### READING TEXT
=== Begin Enclosure ===

Seven-year data for Medtronic’s cervical disc replacement device Prestige indicate that the disc is associated with maintained clinical improvements and a lower rate of additional surgical procedures compared with anterior cervical discectomy and fusion (ACDF). The data were presented at the annual meeting of the Cervical Spine Research Society (4–7 December, Los Angeles, USA).
According to a company press release, of the 541 patients enrolled in a study that compared clinical outcomes with Prestige with ACDF, data were available for 395 patients (212 Prestige patients and 183 fusion patients) at the seven-year follow-up point. The press release reports that the significant improvements in pain and functional outcomes achieved by 1.5 months in both groups were sustained at seven years. The rate of the primary study endpoint—patient overall success—was significantly higher in the Prestige group as compared to fusion (72.6% vs. 60.0%; p=0.010). Additionally, the rate of maintenance or improvement in neurological status was significantly higher in the Prestige group (88.2% versus 79.7%; p=0.011), neck pain was significantly lower (mean score of 13.1 vs. 19.4 on a scale of 0-100; p=0.004), and the rate of additional surgeries at the index level was significantly lower (4.8% vs. 13.7%; p< 0.001).
“In the past several years, the long-term implications of cervical disc replacement have been the subject of much debate,” said Vincent Traynelis, director, Neurosurgery Spine Service, and vice chairperson and professor, Department of Neurosurgery, at Rush University Medical Center in Chicago, USA. “The seven-year results of this study show that patients receiving cervical disc replacement maintained their clinical improvements and had a significantly lower rate of additional surgical procedures compared to fusion.”

=== End Enclosure ===

### WORK TO COMPLETE
1: Do these statements agree with the Prestige disc report? Answer yes or no for each, and quote the words of the report that settle it. (a) At the seven-year follow-up, data were available for 212 Prestige patients. (b) Neck pain was higher in the Prestige group than in the fusion group. (c) The data were presented at a meeting held in Chicago.
2: Echo word for word the part of the Prestige disc report that opens with the words containing "Seven-year data for" and closes with "Los Angeles, USA).".

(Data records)
=== Begin Enclosure ===

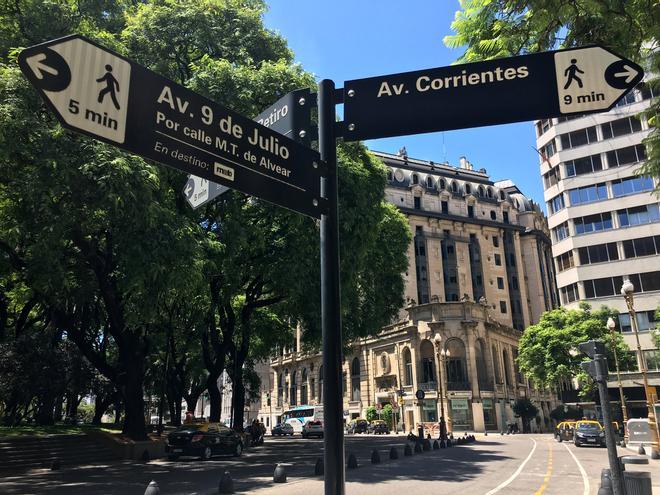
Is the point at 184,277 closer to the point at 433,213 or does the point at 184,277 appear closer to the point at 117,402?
the point at 117,402

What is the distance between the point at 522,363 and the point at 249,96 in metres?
39.9

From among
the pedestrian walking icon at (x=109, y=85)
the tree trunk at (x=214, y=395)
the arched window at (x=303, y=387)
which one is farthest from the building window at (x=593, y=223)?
the pedestrian walking icon at (x=109, y=85)

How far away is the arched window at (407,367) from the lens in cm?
5597

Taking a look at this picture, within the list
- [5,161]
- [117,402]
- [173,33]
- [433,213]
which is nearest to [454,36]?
[5,161]

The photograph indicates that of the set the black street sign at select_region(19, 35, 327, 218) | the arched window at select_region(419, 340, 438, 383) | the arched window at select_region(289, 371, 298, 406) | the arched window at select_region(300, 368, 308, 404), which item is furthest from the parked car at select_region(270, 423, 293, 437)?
the black street sign at select_region(19, 35, 327, 218)

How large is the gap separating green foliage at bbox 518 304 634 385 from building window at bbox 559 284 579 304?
7391 mm

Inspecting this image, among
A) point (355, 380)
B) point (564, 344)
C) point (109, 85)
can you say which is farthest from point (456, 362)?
point (109, 85)

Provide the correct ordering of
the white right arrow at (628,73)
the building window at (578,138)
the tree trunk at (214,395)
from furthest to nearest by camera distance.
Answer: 1. the building window at (578,138)
2. the tree trunk at (214,395)
3. the white right arrow at (628,73)

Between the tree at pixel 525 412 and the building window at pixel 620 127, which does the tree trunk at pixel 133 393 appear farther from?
the building window at pixel 620 127

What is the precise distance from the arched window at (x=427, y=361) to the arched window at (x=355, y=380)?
1167 centimetres

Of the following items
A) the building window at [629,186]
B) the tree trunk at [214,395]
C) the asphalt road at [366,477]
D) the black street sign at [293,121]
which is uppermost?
the building window at [629,186]

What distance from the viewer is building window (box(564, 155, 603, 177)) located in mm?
55375

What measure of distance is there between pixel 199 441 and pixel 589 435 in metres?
21.4

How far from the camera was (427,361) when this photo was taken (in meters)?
55.2
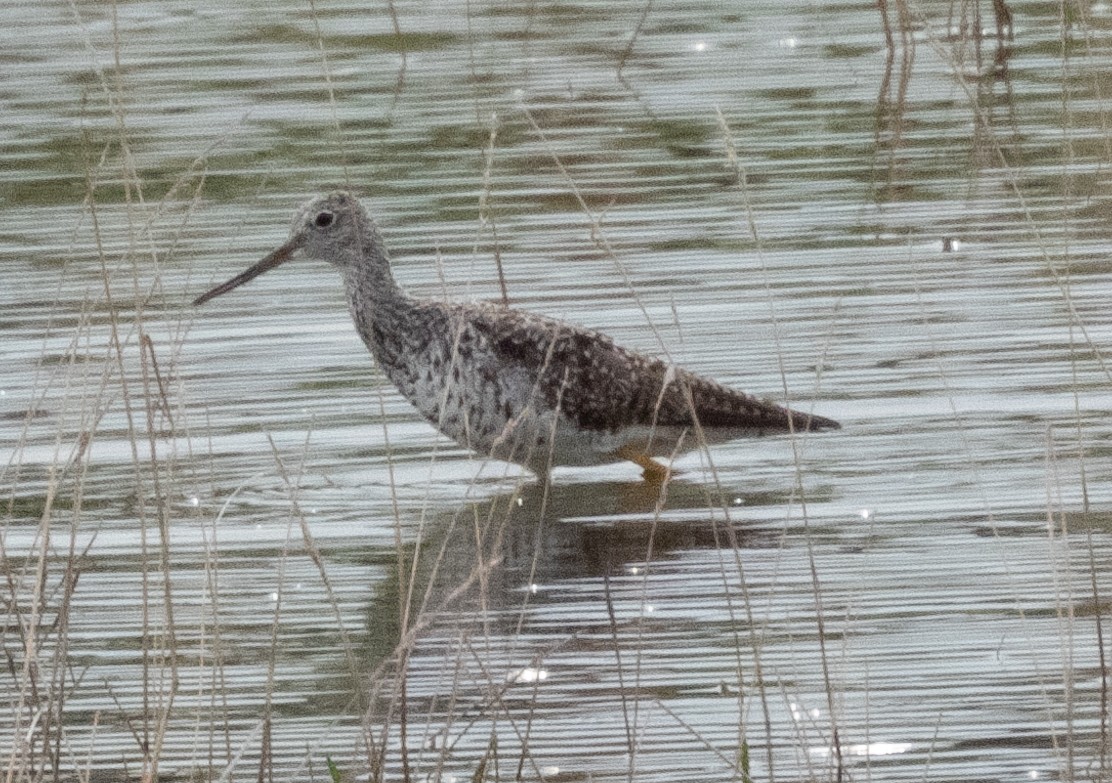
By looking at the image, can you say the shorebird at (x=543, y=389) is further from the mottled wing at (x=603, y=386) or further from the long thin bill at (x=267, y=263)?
the long thin bill at (x=267, y=263)

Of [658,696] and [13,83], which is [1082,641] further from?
[13,83]

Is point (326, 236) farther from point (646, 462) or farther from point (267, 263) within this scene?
point (646, 462)

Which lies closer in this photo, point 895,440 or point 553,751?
point 553,751

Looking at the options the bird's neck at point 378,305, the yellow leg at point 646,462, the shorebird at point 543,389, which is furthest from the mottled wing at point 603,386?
the bird's neck at point 378,305

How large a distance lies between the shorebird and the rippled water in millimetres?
169

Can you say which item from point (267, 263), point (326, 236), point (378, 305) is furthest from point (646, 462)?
point (267, 263)

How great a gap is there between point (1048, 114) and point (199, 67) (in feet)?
17.7

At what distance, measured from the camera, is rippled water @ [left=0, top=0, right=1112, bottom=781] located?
577 centimetres

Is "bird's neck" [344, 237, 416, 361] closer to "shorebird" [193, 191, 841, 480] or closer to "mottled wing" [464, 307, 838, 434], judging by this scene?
"shorebird" [193, 191, 841, 480]

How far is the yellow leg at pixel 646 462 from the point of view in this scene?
8.86 m

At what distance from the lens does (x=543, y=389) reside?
8672mm

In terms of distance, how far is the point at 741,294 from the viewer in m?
10.3

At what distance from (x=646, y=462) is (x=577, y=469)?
1.37ft

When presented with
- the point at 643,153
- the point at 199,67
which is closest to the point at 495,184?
the point at 643,153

=== End Enclosure ===

### TASK SOLUTIONS
1:
(a) Yes: "212 Prestige patients and 183 fusion patients"
(b) No: "neck pain was significantly lower (mean score of 13.1 vs. 19.4 on a scale of 0-100; p=0.004)"
(c) No: "The data were presented at the annual meeting of the Cervical Spine Research Society (4–7 December, Los Angeles, USA)."

2:
Seven-year data for Medtronic’s cervical disc replacement device Prestige indicate that the disc is associated with maintained clinical improvements and a lower rate of additional surgical procedures compared with anterior cervical discectomy and fusion (ACDF). The data were presented at the annual meeting of the Cervical Spine Research Society (4–7 December, Los Angeles, USA).